MXNet 1.6 installed by pip --pre

[[[[-1.9192250e-05 -6.3974167e-06]
   [ 6.3974167e-06  1.9192250e-05]]

  [[-1.9192250e-05 -6.3974167e-06]
   [ 6.3974167e-06  1.9192250e-05]]

  [[-1.9192250e-05 -6.3974167e-06]
   [ 6.3974167e-06  1.9192250e-05]]]]
<NDArray 1x3x2x2 @cpu(0)> 
[0. 0. 0.]
<NDArray 3 @cpu(0)> 
[0. 0. 0.]
<NDArray 3 @cpu(0)>

The correct result should be

[[[[-5.8216e-05, -1.9352e-05],
   [ 1.9352e-05,  5.8216e-05]],

   [[-5.8216e-05, -1.9352e-05],
   [ 1.9352e-05,  5.8216e-05]],

   [[-5.8216e-05, -1.9352e-05],
   [ 1.9352e-05,  5.8216e-05]]]]

[23.9998, 23.9998, 23.9998]

[0., 0., 0.]

The several values are the gradients of the input data, gamma, beta individually.
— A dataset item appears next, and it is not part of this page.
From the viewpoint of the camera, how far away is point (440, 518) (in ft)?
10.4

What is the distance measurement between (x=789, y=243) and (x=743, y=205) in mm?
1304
The gradients are wrong.

Environment

mxnet-2.0.0b20200421 installed by pip
I could not run the latest version(mxnet-2.0.0b20200516) of MXNet 2.0 on my laptop since libopenblas.so.0 is not found : (

----------Python Info----------
Version      : 3.8.3
Compiler     : GCC 10.1.0
Build        : ('default', 'May 17 2020 18:15:42')
Arch         : ('64bit', 'ELF')
------------Pip Info-----------
Version      : 20.0.2
Directory    : /usr/lib/python3.8/site-packages/pip
----------MXNet Info-----------
Version      : 2.0.0
Directory    : /usr/lib/python3.8/site-packages/mxnet
Hashtag not found. Not installed from pre-built package.
----------System Info----------
Platform     : Linux-5.6.15-arch1-1-x86_64-with-glibc2.2.5
system       : Linux
node         : MiraiT
release      : 5.6.15-arch1-1
version      : #1 SMP PREEMPT Wed, 27 May 2020 23:42:26 +0000
----------Hardware Info----------
machine      : x86_64
processor    : 
Architecture:                    x86_64
CPU op-mode(s):                  32-bit, 64-bit
Byte Order:                      Little Endian

Bug Operator v2.0

Source

wkcn

All 4 comments

I'm tagging it as v2.0. @ciyongch How about also tagging it as v1.7? BN is a very basic layer and it's not acceptable to have bug in BN.

sxjscience on 6 Jun 2020

I'm tryining to fix it.
https://github.com/wkcn/incubator-mxnet/tree/fix_bn_when_grad_addto

wkcn on 6 Jun 2020

🚀1

Hi @sxjscience , I got the same result as mxnet-2.0.0b20200421 with 1.7. As it's a functionality bug exposed before the final release, I do suggest to include this fix for 1.7 as well.
@wkcn would you mind to help backport the fix to 1.7.x and 1.x when it's merged to master? Thanks!